# Exercise prompt
Output the lines from the start of the records through the line holding "178H15L13 163H11L7 157L0", both included, copying each one exactly.

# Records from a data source
━━━━━━━━━━━━━━━━━━━━━━━━━━━━━━
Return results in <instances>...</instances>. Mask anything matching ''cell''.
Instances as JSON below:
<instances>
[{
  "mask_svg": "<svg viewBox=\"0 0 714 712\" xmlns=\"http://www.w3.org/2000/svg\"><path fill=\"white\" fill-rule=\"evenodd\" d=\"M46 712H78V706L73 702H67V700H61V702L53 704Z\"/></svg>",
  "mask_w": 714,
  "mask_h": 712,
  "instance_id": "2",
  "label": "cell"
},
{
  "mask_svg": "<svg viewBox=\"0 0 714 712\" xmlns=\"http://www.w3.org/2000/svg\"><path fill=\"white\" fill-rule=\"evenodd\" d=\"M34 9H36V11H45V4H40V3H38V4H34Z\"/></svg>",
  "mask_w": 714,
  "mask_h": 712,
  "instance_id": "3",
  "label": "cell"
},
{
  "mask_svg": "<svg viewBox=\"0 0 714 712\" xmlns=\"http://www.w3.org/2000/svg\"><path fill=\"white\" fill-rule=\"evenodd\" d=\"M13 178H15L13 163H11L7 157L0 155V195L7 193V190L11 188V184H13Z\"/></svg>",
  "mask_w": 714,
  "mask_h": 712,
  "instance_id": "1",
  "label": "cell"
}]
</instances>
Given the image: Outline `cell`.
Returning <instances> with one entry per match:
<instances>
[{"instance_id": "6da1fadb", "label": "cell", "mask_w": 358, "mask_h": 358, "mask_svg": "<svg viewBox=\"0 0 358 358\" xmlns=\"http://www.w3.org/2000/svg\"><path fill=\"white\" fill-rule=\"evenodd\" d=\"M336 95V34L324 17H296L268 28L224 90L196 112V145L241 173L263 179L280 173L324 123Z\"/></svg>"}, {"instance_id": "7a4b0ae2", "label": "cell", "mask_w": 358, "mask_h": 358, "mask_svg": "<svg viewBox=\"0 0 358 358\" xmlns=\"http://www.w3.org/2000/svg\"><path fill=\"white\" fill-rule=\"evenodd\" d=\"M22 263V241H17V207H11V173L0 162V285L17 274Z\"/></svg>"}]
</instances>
━━━━━━━━━━━━━━━━━━━━━━━━━━━━━━
# Solution below
Return results in <instances>...</instances>. Mask anything matching ''cell''.
Instances as JSON below:
<instances>
[{
  "mask_svg": "<svg viewBox=\"0 0 714 712\" xmlns=\"http://www.w3.org/2000/svg\"><path fill=\"white\" fill-rule=\"evenodd\" d=\"M46 712H78V706L73 702H67V700H61V702L53 704Z\"/></svg>",
  "mask_w": 714,
  "mask_h": 712,
  "instance_id": "2",
  "label": "cell"
},
{
  "mask_svg": "<svg viewBox=\"0 0 714 712\" xmlns=\"http://www.w3.org/2000/svg\"><path fill=\"white\" fill-rule=\"evenodd\" d=\"M34 9H36V11H45V4H40V3H38V4H34Z\"/></svg>",
  "mask_w": 714,
  "mask_h": 712,
  "instance_id": "3",
  "label": "cell"
},
{
  "mask_svg": "<svg viewBox=\"0 0 714 712\" xmlns=\"http://www.w3.org/2000/svg\"><path fill=\"white\" fill-rule=\"evenodd\" d=\"M13 178H15L13 163H11L7 157L0 155V195L7 193V190L11 188V184H13Z\"/></svg>",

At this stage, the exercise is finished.